La crise de régime qui vient

 

« La crise consiste justement dans le fait que l’ancien meurt et que le nouveau ne peut pas naître : pendant cet interrègne on observe les phénomènes morbides les plus variés » écrivait en son temps Antonio Gramsci. En somme il nous expliquait que la crise est ce moment où nous nous retrouvons jetés entre deux mondes. C’est précisément ce qui a, selon moi, toutes les chances de se produire au soir du 18 juin prochain – date du second tour des élections législatives. Étymologiquement la crise (du grec crisis) est le moment du choix en même temps que la manifestation d’une affliction grave. Nous allons être confrontés très rapidement à un tel moment à mes yeux. La Vème République a toutes les chances d’être mise en face de ses contradictions les plus profondes une fois les législatives passées.

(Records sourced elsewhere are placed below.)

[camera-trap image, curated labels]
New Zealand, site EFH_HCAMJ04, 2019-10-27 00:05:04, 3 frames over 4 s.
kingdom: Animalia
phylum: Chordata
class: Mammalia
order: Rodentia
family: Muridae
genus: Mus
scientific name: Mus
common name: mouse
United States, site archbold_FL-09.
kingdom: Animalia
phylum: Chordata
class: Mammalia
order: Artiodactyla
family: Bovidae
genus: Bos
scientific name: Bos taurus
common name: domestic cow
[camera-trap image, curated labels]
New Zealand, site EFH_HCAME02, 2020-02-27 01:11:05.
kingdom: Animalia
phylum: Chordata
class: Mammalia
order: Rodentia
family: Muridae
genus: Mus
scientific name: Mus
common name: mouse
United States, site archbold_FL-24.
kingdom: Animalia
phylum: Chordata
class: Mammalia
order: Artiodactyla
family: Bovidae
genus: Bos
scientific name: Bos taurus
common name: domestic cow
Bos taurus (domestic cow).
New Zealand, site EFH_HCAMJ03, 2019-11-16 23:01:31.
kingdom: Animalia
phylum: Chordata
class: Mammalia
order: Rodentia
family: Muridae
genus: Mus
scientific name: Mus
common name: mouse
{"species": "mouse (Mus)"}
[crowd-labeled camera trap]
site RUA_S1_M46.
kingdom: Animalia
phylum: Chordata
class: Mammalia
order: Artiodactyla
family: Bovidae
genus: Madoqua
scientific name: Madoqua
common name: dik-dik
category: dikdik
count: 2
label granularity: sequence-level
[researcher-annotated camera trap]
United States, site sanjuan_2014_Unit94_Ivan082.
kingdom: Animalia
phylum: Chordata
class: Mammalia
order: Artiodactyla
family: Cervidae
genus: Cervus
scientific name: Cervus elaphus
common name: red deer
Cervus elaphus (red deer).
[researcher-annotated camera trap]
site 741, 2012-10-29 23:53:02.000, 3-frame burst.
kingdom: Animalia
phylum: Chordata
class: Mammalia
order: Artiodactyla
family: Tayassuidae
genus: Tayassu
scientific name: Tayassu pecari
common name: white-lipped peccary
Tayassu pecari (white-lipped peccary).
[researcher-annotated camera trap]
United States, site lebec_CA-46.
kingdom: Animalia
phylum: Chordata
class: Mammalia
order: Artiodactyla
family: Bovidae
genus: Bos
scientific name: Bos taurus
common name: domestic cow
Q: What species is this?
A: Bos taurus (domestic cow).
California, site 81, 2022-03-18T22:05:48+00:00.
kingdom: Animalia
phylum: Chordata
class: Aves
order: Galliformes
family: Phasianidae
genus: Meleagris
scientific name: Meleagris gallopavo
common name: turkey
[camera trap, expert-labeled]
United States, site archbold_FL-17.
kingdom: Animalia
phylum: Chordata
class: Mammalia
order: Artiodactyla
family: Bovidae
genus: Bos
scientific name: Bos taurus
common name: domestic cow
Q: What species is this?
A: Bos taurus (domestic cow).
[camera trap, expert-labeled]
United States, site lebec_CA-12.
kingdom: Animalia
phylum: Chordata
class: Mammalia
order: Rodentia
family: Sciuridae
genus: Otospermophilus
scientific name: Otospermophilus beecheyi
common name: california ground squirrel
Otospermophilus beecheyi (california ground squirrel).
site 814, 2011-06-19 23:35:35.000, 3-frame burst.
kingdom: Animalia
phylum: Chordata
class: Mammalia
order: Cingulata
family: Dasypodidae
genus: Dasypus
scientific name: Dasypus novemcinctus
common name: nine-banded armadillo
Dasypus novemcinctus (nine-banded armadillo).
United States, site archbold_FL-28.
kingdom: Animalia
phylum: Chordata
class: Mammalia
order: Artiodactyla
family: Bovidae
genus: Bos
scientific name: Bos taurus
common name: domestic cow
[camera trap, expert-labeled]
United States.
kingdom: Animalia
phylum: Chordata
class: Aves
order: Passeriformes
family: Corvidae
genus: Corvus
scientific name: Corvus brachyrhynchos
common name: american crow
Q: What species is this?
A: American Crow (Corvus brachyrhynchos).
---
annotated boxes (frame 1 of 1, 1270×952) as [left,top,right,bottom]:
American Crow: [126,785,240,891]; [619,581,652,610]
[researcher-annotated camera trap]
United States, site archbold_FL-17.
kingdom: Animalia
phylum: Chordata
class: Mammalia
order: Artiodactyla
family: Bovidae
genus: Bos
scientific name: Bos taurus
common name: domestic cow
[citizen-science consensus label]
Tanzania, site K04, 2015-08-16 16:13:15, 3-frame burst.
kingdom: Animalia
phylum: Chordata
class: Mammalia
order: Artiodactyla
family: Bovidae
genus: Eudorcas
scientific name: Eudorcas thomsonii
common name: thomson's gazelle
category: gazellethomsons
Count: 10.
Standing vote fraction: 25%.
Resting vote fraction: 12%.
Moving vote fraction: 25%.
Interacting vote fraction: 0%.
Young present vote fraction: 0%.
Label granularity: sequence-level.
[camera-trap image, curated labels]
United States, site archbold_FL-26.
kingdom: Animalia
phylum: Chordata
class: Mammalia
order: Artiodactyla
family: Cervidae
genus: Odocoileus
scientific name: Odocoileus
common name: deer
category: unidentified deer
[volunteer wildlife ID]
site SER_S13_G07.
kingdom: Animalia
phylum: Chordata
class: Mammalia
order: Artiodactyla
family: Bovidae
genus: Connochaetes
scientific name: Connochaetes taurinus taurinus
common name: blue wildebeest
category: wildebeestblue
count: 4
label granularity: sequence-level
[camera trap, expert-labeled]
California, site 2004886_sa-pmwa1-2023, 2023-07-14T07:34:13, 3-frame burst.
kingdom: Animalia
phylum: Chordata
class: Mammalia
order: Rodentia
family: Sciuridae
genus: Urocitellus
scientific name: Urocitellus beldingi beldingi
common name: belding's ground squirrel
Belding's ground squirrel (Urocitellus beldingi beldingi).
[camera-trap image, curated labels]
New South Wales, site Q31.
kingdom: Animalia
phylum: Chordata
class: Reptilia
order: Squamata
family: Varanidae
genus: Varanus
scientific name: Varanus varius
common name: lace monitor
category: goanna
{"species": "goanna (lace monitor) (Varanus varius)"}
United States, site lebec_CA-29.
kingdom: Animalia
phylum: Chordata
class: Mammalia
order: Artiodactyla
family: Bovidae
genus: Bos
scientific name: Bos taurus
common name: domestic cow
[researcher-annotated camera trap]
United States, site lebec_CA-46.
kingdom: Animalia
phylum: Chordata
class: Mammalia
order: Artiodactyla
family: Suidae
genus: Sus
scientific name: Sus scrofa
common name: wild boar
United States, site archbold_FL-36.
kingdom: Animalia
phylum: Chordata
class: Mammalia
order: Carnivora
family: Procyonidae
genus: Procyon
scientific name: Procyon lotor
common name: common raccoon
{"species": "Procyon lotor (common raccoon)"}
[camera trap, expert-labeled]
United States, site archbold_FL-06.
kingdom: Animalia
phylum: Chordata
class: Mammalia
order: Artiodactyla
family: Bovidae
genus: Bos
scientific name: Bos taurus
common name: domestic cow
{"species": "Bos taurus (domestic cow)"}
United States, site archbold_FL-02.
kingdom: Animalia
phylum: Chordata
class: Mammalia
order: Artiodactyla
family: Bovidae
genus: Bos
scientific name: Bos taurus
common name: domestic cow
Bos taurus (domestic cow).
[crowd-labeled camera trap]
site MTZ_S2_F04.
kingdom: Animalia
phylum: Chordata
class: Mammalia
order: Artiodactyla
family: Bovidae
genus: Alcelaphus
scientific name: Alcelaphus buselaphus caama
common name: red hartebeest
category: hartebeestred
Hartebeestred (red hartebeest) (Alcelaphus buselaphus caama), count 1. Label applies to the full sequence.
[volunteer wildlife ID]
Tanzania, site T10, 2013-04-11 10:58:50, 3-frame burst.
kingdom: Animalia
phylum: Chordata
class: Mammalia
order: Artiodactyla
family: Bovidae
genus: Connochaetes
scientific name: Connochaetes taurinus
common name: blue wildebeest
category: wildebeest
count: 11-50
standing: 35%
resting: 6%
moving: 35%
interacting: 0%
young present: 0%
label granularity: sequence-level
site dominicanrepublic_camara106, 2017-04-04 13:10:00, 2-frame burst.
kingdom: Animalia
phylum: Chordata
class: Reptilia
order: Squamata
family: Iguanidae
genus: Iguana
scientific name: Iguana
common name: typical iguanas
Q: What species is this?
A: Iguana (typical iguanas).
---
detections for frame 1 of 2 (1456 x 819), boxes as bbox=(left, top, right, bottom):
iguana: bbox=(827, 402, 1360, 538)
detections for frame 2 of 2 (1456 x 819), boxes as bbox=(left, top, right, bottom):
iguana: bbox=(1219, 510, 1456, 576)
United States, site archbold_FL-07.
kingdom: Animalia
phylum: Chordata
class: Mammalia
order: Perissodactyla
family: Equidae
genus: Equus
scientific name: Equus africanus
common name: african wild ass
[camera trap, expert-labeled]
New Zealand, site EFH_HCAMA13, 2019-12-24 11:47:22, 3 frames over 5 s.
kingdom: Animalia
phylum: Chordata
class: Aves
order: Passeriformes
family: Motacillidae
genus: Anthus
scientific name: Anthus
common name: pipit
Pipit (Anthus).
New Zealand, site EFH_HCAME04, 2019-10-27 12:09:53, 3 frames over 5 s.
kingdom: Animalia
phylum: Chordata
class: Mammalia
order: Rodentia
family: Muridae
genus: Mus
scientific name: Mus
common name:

Je crois, en effet, que peu importe le vainqueur de l’élection présidentielle, nous n’échapperons pas à la crise de régime. Il me semble que le seul à même d’obtenir une majorité lors des législatives s’il l’emporte à la présidentielle est François Fillon. Le mode de scrutin uninominal à deux tours favorise en effet les grands partis. Toutefois, au vu du discrédit qui touche le candidat de Les Républicains il est hautement improbable que celui-ci puisse gouverner. Comment, en effet, demander des efforts aux Français lorsque l’on n’est soi-même pas irréprochable ? Quant à tous les autres candidats, une victoire de leur part n’est pas prévue dans le cadre de la Vème Constitution puisque celle-ci n’est pas taillée pour les coalitions et je peine à voir Hamon, Mélenchon, Macron ou Le Pen obtenir une majorité absolue à l’Assemblée. Ajouter à cela que le vainqueur de la présidentielle pourrait n’avoir été choisi que par 20% ou moins des électeurs au premier tour et le tableau dressé est bien noir pour la Vème République.

 

Nous voilà face à un tournant historique dans l’Histoire de notre pays et de ses institutions. La défiance généralisée à l’égard de la caste politicienne renforce indéniablement les turbulences que nous traversons actuellement. Aucun des candidats à l’élection présidentielle ne semble en mesure de pouvoir gouverner une fois élu. Jamais ou presque l’instabilité et l’incertitude n’avaient été si grande. Taillée sur mesure pour le Général De Gaulle et fondée sur le mythe de l’Homme providentiel, la Vème République a fait son temps, l’a même dépassé. Il y a fort à parier que nous arrivons à la fin d’un cycle épouvantable pour notre démocratie. Cela ne veut pas forcément dire que ce qui adviendra demain sera meilleur. Comme le disait Gramsci, les phénomènes les plus morbides apparaissent dans cet interrègne et le renforcement de l’arsenal sécuritaire effectué au cours de ce quinquennat qui se termine dans une atmosphère crépusculaire laisse augurer du pire. C’est pourquoi il va falloir se battre de manière farouche pour empêcher que notre pays ne bascule vers un régime autoritaire – ce qui n’est pas à exclure. Récemment, Laurent Wauquiez affirmait qu’un retrait de François Fillon entraînerait l’apocalypse. Je crois personnellement que nous sommes déjà en pleine apocalypse, à condition que l’on prenne l’étymologie du mot : la révélation.